As in, to continue with the game console analogy, you must have at least one license to a powerful engine (like Unreal Engine with a 5% fee) to develop efficiently.

Do you actually save 5% (assuming PS is 30%) by developing for the Apple ecosystem? (Assuming Metal is comparable to Unreal)


> Do you actually save 5% (assuming PS is 30%) by developing for the Apple ecosystem?

Probably not - assuming you're being smart and targeting multiple platforms, you're still going to be using Unreal/Unity. And even if you're only targeting the Mac, Unreal/Unity bring a lot more than rendering to the table, so you're probably still using either of them, all with a commercial license.

And unless you're doing distribution yourself, anywhere you put your game will take a percentage, pretty much all around 30%. Some places like itch.io let you define how much they take, but no one really uses itch.io for anything bigger than an indie game.


> And even if you're only targeting the Mac, Unreal/Unity bring a lot more than rendering to the table, so you're probably still using either of them, all with a commercial license.

Depends, plenty of indies are doing alright with Apple's own gaming frameworks.


Very true. Comes down to if you already know (or want to learn) Swift.
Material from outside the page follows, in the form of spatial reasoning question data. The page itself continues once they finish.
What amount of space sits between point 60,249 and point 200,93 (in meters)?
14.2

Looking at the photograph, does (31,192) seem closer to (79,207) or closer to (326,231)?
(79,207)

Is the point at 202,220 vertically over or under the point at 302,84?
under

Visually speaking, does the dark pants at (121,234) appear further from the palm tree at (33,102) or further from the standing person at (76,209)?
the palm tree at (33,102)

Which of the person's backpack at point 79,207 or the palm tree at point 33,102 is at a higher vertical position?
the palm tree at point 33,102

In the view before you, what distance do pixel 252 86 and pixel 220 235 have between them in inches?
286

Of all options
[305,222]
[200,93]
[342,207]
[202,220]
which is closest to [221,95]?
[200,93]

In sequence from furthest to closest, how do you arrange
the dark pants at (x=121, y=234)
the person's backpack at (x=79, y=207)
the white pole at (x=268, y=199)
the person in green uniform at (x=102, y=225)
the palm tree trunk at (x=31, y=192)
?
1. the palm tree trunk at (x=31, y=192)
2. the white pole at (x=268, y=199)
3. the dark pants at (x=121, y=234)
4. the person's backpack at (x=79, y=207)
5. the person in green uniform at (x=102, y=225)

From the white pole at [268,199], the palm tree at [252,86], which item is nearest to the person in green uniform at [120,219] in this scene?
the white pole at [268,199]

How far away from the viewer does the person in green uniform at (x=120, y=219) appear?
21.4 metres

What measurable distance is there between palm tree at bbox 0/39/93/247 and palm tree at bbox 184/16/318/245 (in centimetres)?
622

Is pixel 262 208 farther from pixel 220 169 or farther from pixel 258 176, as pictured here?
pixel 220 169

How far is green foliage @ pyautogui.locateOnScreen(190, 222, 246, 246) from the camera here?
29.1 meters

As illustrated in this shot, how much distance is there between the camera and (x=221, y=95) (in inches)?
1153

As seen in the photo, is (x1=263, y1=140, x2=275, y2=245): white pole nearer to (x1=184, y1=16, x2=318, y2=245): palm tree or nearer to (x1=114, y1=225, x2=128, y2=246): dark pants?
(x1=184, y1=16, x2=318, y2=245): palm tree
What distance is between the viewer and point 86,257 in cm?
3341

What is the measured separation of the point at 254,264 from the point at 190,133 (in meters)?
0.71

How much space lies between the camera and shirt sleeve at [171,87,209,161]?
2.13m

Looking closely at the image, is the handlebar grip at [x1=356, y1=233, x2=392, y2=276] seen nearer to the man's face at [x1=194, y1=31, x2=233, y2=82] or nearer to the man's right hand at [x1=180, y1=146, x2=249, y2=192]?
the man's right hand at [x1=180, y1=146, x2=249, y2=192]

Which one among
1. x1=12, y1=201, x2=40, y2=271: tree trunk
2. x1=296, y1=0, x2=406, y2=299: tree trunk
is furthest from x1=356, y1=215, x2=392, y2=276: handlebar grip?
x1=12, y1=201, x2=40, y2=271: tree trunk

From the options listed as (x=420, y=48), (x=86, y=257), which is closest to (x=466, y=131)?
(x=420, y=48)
>Scale and market power are what makes a monopolist, by definition. It doesn't matter if the terms have changed; what has changed since 2008 is the scale and power of Apple.

Anti-trust laws have specific conditions to meet such as predatory pricing, product tying, exclusive dealing, etc. It's not just a matter of market share and market power, they have to have obtained or maintained that market position unfairly. This sets a pretty high bar in a market with 2.5 major app platforms (Apple, Google and Amazon).